- TASK BRIEF
Copy out the text below about the foreach() plugin word for word, from start to end.

Note how Exe is resolved from the produced row since the query is evaluated within the nested scope.

Foreach is useful when we want to run a query on the output of another query.

Foreach on steroids

Normally foreach iterates over each row one at a time. The foreach() plugin also takes the workers parameter. If this is larger than 1, foreach() will use multiple threads and evaluate the query query in each worker thread. This allows the query to evaluate values in parallel.

For example, the following query retrieves all the files in the System32 directory and calculates their hash.

SELECT FullPath, hash(path=FullPath)
FROM glob(globs="C:/Windows/system32/*")
WHERE NOT IsDir

As each row is emitted from the glob() plugin with a filename of a file, the hash() function is evaluated and the hash is calculated.

However this is linear, since each hash is calculated before the next hash is started - hence only one hash is calculated at once.

- COLLECTED MATERIAL
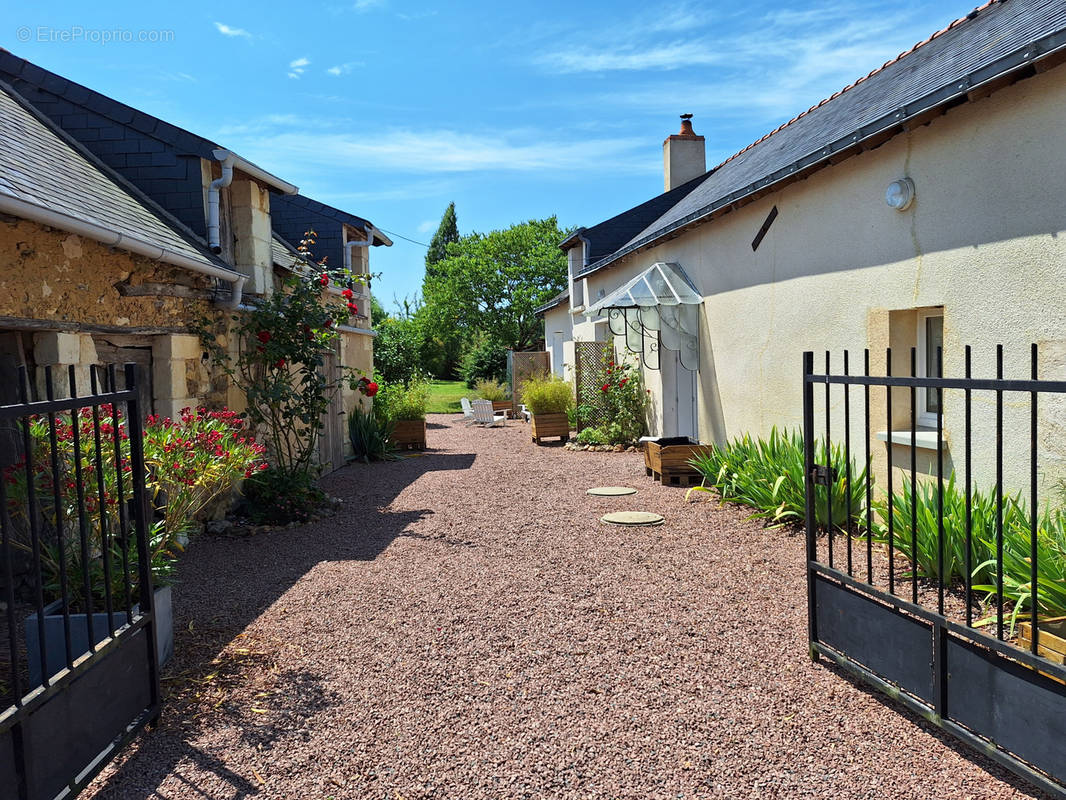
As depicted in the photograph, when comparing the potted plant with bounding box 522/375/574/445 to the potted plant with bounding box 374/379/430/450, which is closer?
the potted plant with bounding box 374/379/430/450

- RESULT FOR THIS TASK
Note how Exe is resolved from the produced row since the query is evaluated within the nested scope.

Foreach is useful when we want to run a query on the output of another query.

Foreach on steroids

Normally foreach iterates over each row one at a time. The foreach() plugin also takes the workers parameter. If this is larger than 1, foreach() will use multiple threads and evaluate the query query in each worker thread. This allows the query to evaluate values in parallel.

For example, the following query retrieves all the files in the System32 directory and calculates their hash.

SELECT FullPath, hash(path=FullPath)
FROM glob(globs="C:/Windows/system32/*")
WHERE NOT IsDir

As each row is emitted from the glob() plugin with a filename of a file, the hash() function is evaluated and the hash is calculated.

However this is linear, since each hash is calculated before the next hash is started - hence only one hash is calculated at once.